本館(高里役所第一庁舎)に入ったところで、高瀬は、「あ」と声を漏らす。


「どうしました?」

「俺、今日は身分証持ってねぇっす……」


 地下研究所へ向かう地下鉄駅のゲート前には、強面で屈強な警備員が二人居いて、一般市民が紛れ込まないように見張っている。高瀬は幾度か身分証を忘れた為に、抓みだされた経験者だ。


「今日は大丈夫です。僕と一緒なので」


 スーツジャケットのポケットから首紐を巻きつけたIDカードホルダーを取り出し、首に下げた。ゲートを潜ると、ピピッと音が鳴る。一瞬、警備員の視線が高瀬を射抜いたが、呼び止められることなくゲートを潜れて、高瀬は安堵した。


 階段を下る不揃いな靴音を小さく響かせながら、いつもとは別のホームに降り立った。


「何棟に行くんすか?」

「第零です。此処からだと遠いので、直通に乗ります」


 電光掲示板に視線を向け、腕時計で時刻を確認した霧島は、小さく溜息を漏らした。きっと、暫く電車は来ないのだろう。高瀬は欠伸を漏らしながら、周囲へ視線を泳がせた。

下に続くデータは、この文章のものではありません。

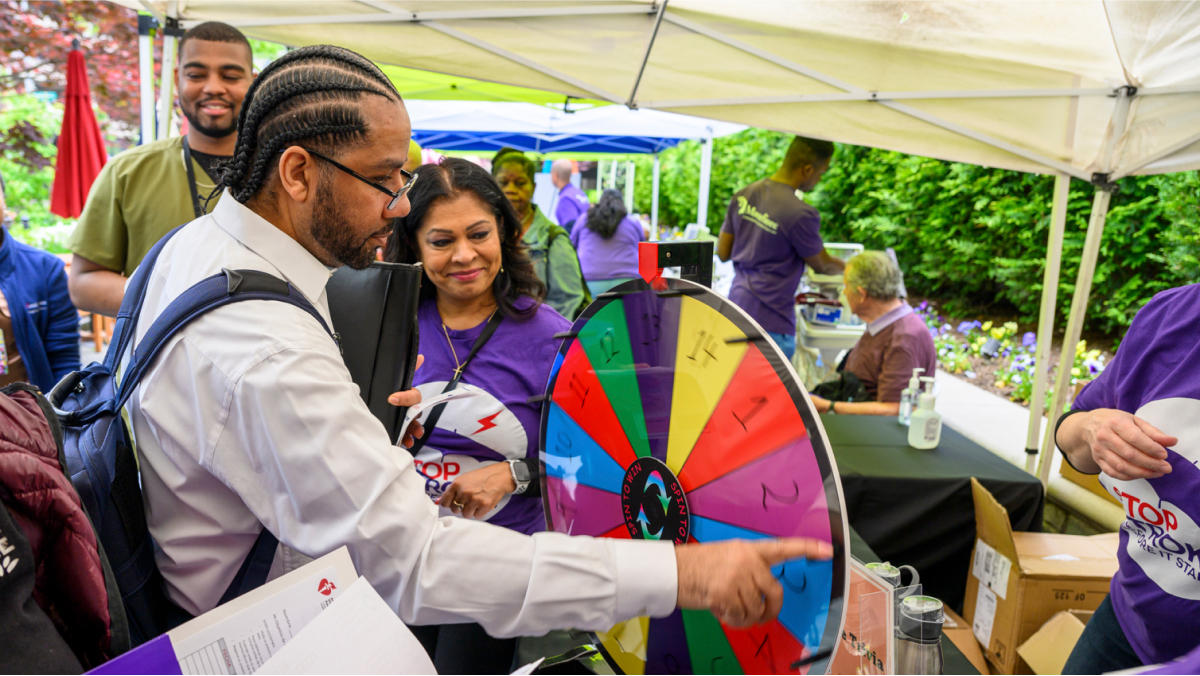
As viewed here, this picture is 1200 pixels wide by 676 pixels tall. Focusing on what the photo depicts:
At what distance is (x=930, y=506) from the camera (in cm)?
257

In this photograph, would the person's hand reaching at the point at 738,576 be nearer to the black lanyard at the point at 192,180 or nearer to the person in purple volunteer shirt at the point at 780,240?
the black lanyard at the point at 192,180

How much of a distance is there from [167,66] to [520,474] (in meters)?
2.30

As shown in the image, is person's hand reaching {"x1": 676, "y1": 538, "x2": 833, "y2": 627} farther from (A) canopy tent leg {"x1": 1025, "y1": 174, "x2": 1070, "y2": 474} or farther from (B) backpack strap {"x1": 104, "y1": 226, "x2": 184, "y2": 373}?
(A) canopy tent leg {"x1": 1025, "y1": 174, "x2": 1070, "y2": 474}

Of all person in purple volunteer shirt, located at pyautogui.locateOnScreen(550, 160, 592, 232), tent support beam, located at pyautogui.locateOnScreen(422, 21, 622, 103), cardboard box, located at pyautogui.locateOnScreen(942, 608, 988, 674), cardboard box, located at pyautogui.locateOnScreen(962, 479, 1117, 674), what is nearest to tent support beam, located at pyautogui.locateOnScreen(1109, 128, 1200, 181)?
cardboard box, located at pyautogui.locateOnScreen(962, 479, 1117, 674)

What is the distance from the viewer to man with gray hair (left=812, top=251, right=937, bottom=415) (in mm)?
3326

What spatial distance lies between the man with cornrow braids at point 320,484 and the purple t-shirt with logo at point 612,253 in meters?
4.86

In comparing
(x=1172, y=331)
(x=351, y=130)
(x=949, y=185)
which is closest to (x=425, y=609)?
(x=351, y=130)

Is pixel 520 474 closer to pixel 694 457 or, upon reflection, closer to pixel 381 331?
pixel 381 331

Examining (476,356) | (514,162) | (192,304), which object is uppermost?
A: (514,162)

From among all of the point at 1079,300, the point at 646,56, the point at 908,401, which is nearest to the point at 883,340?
the point at 908,401

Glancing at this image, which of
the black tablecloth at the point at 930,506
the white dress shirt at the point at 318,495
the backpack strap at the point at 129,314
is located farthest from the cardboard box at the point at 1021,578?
the backpack strap at the point at 129,314

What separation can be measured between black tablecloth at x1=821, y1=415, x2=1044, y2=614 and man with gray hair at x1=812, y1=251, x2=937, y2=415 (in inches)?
25.8

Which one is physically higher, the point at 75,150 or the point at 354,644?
the point at 75,150

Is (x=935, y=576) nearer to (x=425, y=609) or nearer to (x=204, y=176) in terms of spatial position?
(x=425, y=609)
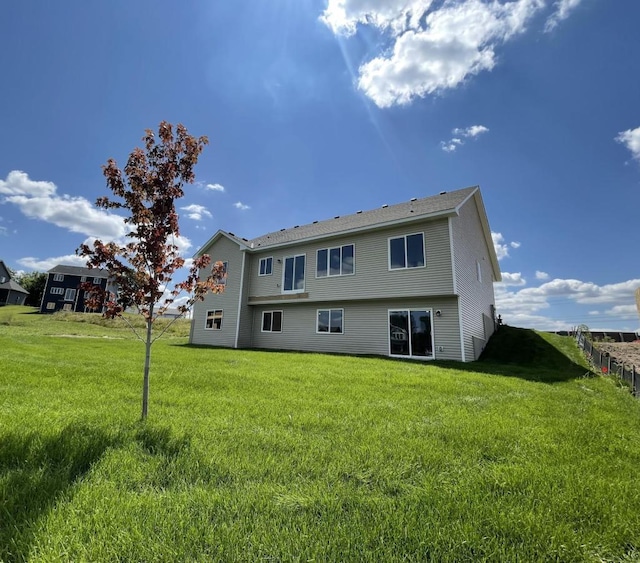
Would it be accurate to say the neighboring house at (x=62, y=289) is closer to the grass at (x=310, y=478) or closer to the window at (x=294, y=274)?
the window at (x=294, y=274)

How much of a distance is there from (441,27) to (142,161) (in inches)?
416

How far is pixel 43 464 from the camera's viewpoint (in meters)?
2.97

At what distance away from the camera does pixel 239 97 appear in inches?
518

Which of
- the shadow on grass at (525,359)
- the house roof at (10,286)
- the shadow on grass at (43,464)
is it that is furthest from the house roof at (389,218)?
the house roof at (10,286)

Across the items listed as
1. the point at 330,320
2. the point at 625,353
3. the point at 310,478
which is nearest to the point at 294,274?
the point at 330,320

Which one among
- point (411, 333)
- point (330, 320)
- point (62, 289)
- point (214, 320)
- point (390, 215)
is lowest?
point (411, 333)

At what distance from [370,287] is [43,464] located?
44.5 ft

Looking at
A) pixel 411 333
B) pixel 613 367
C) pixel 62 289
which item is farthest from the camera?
pixel 62 289

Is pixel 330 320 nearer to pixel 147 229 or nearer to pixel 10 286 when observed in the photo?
pixel 147 229

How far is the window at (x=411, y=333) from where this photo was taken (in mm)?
14117

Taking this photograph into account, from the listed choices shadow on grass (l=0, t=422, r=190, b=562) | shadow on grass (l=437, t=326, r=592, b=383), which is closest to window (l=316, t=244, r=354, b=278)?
shadow on grass (l=437, t=326, r=592, b=383)

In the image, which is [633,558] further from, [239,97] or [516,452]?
[239,97]

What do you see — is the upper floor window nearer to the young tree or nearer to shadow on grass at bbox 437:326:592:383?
shadow on grass at bbox 437:326:592:383

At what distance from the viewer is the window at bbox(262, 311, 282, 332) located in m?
19.4
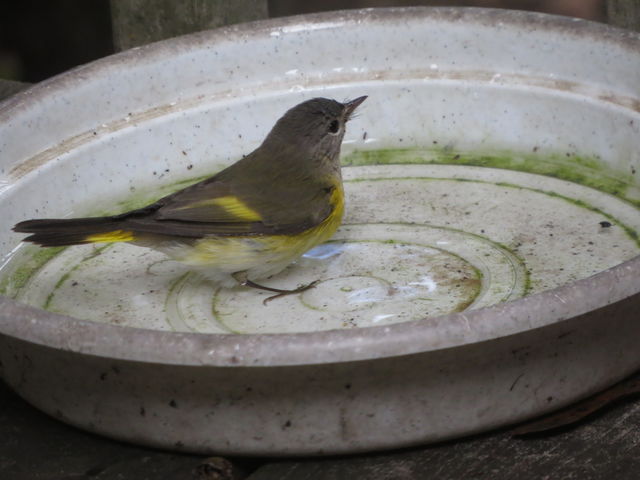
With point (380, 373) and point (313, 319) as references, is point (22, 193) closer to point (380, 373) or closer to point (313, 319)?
point (313, 319)

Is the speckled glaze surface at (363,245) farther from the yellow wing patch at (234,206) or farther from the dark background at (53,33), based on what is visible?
the dark background at (53,33)

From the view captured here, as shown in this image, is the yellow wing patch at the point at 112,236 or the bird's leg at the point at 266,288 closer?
the yellow wing patch at the point at 112,236

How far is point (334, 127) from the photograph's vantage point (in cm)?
456

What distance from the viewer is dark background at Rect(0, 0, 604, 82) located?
755 cm

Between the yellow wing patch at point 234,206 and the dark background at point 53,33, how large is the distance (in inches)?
125

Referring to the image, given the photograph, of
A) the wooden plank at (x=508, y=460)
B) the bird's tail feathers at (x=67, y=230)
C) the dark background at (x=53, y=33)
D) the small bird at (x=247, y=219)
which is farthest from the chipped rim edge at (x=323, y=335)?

 誰も居ないホームは薄暗く、目に付いた数少ない広告ポスターはどれも、大きな両刃斧を軽々と担いだ筋骨隆々で逞しい上半身を晒している強面の熟年男性(いかにも数々の死線を乗り越えてきたと言わんばかりの古傷が浮ぶ褐色の肌をしている)が、凛としたポーズ(バストアップ、全身など計六種類くらいバリエーションがある)をきめている。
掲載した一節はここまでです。